[Task brief]: Translate this sentence from the article below on the Santa Monica murder mistrial into Spanish: "The prosecutor could not be reached for comment on the case."

[Passage for review]:
———

DOWNTOWN L.A. — A Los Angeles Superior Court judge declared a mistrial Tuesday morning in the case of two imprisoned gang members charged with the murders of two brothers in Santa Monica 11 years ago.

Judge George Lomeli ordered jurors to continue deliberating last week after they were unable to reach a unanimous decision in the murder trial of David Robles and Jessie Garcia, who faced two counts of murder and two counts of attempted murder. When jurors returned Tuesday still unable to reach a verdict, the judge declared a mistrial, ordering attorneys to return to court Aug. 12.

A decision on whether to seek retrial was still pending as of Tuesday afternoon, said Jane Robison, a spokesperson for the District Attorney’s Office.

The prosecutor could not be reached for comment on the case.

The defendants are believed responsible for the deaths of Michael, 27, and Anthony Juarez, 19, on Oct. 27, 1998, a shooting which raised alarm in Santa Monica because of the extreme nature of the crime.

Bill Juarez, father to Michael and Anthony, said Tuesday that he was extremely disappointed by the outcome, but is determined to fight for a retrial.

“I hold no grudges, no nothing against anybody because I’m not like that, and I want people to understand that I will go along with the system, even if it takes 20 years,” an emotional Juarez said from his home in San Luis Obispo County. “I’m in this for the long haul.”

Robles and Garcia are still in custody, having been previously convicted on other charges several years prior.

Robles and Garcia, cousins and noted gang members, are alleged to have fatally shot the Juarez brothers as they were visiting their cousin’s clothing store on Lincoln Boulevard called Westside Clothing. Masked gunmen stormed into the store and fired numerous rounds from an assault rifle and a pair of handguns, according to previous reports.

The murders were believed to be in retaliation for a homicide which occurred just days before the Juarez brothers were gunned down in broad daylight. Apparently, a gang member who was attending a drug class at the CLARE Foundation on Lincoln Boulevard was shot while waiting for the bus, sources said, prompting the Culver City Boyz to retaliate against Santa Monica gang members.

The Juarez brothers were not from Santa Monica, nor affiliated with any gangs. Bill Juarez said they were interested in opening a store like Westside Clothing where they lived in Cayucos, a small town in San Luis Obispo County. They had come into Santa Monica the night before to check out their cousin’s operation and learn how to file all of the proper paper work with city officials.

———

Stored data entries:
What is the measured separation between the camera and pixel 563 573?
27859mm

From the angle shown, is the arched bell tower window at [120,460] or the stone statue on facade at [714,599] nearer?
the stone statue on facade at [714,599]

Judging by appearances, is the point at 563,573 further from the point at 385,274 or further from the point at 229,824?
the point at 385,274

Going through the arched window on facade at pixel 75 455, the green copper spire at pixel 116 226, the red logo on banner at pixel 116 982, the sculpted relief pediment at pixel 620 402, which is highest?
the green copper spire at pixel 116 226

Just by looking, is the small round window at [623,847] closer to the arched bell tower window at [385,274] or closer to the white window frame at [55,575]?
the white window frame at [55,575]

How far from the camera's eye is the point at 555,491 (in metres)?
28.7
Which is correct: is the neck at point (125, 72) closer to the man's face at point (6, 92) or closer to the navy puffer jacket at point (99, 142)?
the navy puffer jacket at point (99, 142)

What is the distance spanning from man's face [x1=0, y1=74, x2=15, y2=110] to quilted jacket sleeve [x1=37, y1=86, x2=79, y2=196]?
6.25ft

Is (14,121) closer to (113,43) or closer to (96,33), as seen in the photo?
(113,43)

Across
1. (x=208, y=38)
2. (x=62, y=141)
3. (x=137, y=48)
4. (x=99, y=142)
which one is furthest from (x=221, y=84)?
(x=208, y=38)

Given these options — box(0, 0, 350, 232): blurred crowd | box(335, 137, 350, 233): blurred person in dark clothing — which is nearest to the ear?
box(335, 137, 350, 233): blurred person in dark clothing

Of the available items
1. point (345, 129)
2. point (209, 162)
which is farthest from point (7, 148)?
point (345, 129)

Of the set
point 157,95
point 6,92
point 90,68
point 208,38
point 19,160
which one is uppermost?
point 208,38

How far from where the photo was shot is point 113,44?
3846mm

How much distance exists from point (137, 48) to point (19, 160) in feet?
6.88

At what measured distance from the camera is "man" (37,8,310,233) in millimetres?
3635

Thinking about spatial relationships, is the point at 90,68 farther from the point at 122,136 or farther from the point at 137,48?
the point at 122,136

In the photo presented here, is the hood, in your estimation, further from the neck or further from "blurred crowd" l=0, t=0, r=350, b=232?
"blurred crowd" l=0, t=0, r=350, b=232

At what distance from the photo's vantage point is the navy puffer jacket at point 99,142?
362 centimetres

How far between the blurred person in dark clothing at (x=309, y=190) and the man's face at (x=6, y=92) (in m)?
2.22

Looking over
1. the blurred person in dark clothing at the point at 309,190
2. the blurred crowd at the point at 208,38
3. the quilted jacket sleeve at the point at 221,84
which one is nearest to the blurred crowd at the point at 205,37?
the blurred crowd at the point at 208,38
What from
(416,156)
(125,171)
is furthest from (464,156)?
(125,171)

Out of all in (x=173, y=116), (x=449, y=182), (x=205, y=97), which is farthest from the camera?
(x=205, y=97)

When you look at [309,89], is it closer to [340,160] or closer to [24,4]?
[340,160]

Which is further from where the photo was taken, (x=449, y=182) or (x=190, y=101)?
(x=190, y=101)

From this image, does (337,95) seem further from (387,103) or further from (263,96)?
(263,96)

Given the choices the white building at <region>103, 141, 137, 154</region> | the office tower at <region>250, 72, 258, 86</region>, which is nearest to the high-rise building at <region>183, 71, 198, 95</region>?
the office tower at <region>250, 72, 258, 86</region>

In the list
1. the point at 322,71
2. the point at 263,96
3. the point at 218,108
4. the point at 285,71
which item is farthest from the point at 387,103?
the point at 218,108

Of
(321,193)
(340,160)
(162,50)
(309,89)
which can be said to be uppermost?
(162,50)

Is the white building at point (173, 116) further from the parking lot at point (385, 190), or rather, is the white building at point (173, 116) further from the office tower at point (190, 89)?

———

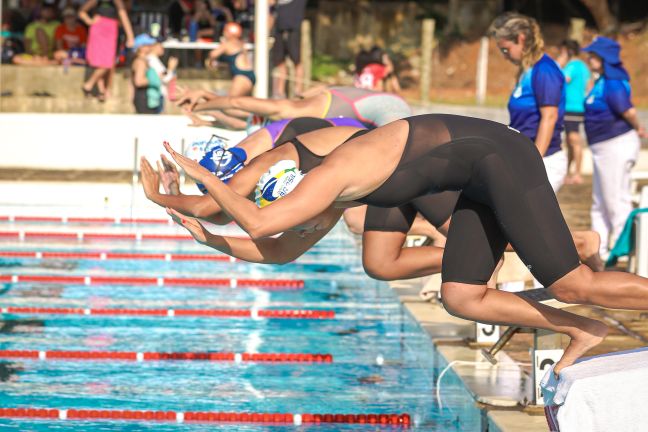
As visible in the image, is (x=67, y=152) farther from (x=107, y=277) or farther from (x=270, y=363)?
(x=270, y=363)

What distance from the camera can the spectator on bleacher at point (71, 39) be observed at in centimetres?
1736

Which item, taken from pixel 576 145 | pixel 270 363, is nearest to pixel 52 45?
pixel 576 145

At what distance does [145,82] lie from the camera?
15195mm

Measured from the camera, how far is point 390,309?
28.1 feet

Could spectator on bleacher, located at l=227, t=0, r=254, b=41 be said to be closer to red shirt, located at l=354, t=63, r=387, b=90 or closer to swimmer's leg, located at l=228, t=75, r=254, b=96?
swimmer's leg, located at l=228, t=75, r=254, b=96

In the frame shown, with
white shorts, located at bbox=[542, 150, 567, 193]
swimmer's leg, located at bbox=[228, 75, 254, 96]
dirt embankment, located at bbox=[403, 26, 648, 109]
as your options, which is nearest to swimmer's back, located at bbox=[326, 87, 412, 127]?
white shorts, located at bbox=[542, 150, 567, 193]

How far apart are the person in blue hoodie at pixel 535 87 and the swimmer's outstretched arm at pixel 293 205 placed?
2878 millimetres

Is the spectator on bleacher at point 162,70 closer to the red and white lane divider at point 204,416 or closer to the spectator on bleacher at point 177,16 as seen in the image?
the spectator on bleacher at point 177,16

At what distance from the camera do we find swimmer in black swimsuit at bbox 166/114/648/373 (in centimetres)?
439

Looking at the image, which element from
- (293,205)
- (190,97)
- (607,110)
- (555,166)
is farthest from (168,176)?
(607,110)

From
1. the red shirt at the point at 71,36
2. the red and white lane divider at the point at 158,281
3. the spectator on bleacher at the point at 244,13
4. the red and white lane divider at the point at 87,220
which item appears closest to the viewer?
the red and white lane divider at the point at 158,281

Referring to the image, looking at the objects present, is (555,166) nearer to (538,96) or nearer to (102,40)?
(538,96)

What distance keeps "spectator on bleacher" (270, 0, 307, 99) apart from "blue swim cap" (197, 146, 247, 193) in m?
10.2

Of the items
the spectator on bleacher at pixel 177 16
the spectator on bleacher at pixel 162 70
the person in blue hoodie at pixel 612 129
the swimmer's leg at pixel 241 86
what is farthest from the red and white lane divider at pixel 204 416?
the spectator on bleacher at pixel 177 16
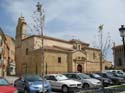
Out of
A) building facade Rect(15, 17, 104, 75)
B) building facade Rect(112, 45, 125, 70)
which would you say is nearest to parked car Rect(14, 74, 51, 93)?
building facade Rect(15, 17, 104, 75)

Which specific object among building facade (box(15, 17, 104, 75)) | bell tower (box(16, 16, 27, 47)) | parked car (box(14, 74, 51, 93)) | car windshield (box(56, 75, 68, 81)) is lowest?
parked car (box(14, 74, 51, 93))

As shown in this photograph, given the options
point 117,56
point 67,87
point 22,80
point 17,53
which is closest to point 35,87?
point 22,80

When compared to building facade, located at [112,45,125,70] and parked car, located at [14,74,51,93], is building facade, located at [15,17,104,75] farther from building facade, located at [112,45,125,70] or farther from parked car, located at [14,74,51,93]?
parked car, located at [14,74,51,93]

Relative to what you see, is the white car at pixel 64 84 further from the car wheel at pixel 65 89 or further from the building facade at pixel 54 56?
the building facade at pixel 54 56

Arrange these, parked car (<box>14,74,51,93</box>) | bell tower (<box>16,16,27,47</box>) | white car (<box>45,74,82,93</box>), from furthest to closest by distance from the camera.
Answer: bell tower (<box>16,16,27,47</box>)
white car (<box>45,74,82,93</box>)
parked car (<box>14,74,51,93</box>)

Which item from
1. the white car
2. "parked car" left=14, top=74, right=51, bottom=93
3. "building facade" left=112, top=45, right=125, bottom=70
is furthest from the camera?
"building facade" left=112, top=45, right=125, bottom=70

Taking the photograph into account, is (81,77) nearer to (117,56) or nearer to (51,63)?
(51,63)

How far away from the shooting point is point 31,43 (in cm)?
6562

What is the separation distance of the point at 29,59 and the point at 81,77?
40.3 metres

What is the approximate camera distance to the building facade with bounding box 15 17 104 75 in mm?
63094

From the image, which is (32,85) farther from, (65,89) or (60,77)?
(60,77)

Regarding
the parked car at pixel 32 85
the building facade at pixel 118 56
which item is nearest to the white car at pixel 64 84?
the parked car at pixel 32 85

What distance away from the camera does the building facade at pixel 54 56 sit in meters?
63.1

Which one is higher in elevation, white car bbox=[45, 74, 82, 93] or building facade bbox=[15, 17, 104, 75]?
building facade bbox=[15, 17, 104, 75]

———

[Exercise answer]: No fue posible contactar al fiscal para que hiciera comentarios sobre el caso.